Input data
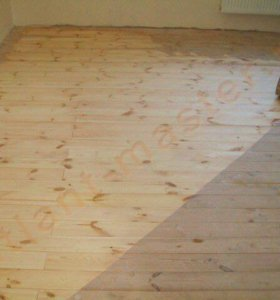 Шлифовка, циклевка деревянных полов, лакировка.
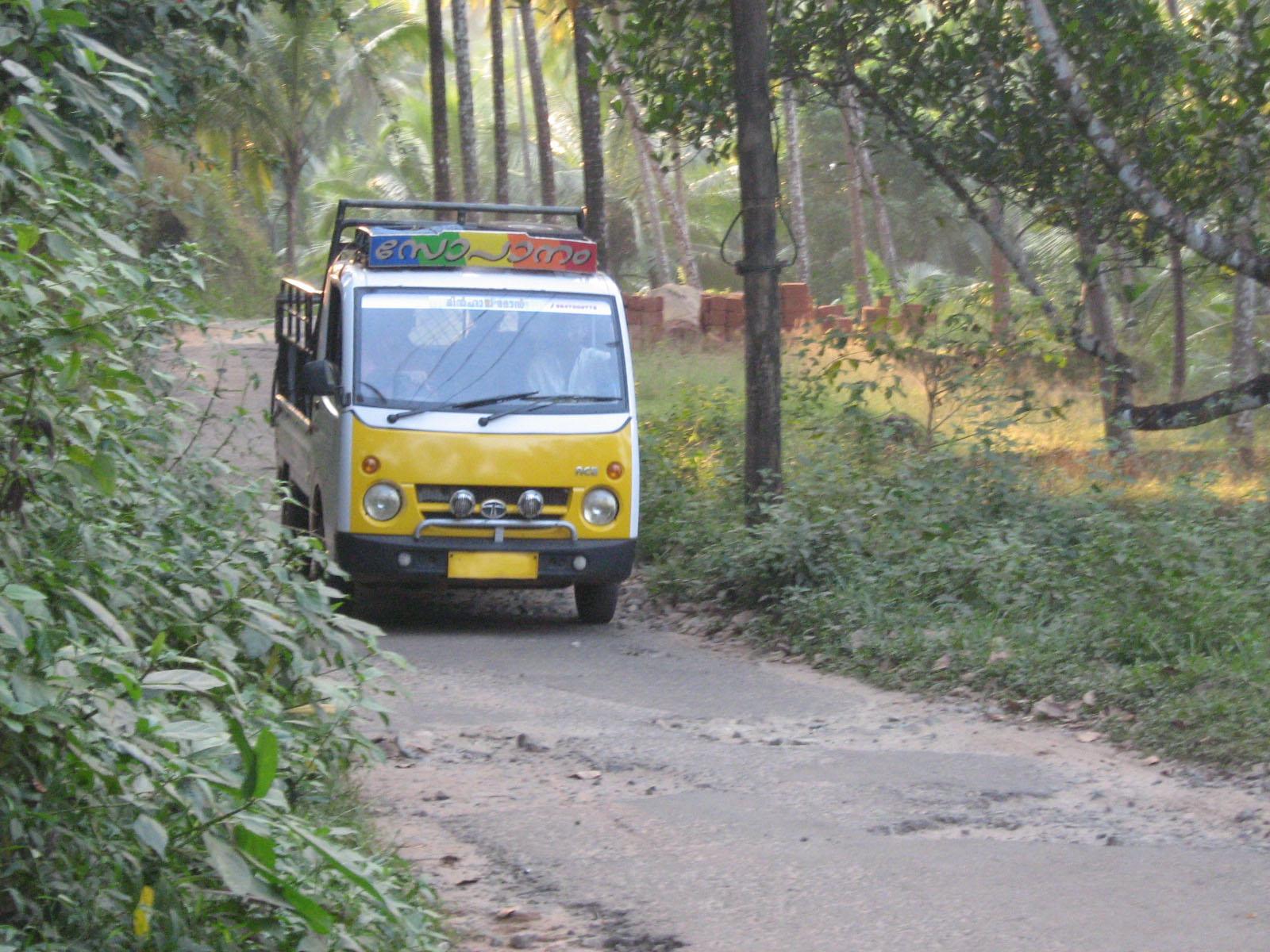 Kodoly Odupara At Last Odupara Palangad Road Repaired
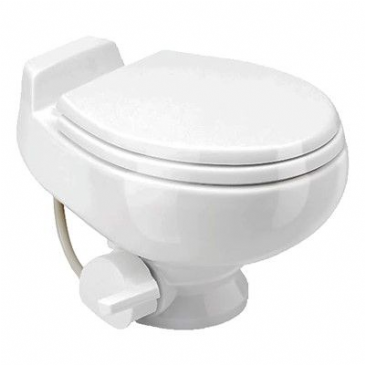 DOMETIC TRAVELER TOILET 511 WHITE GRAVITY-FLUSH TOILET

What you should do
Retype the whole listing. Keep every word exact but include no pictures.

Expected output
 Шлифовка, циклевка деревянных полов, лакировка.
 Kodoly Odupara At Last Odupara Palangad Road Repaired
 DOMETIC TRAVELER TOILET 511 WHITE GRAVITY-FLUSH TOILET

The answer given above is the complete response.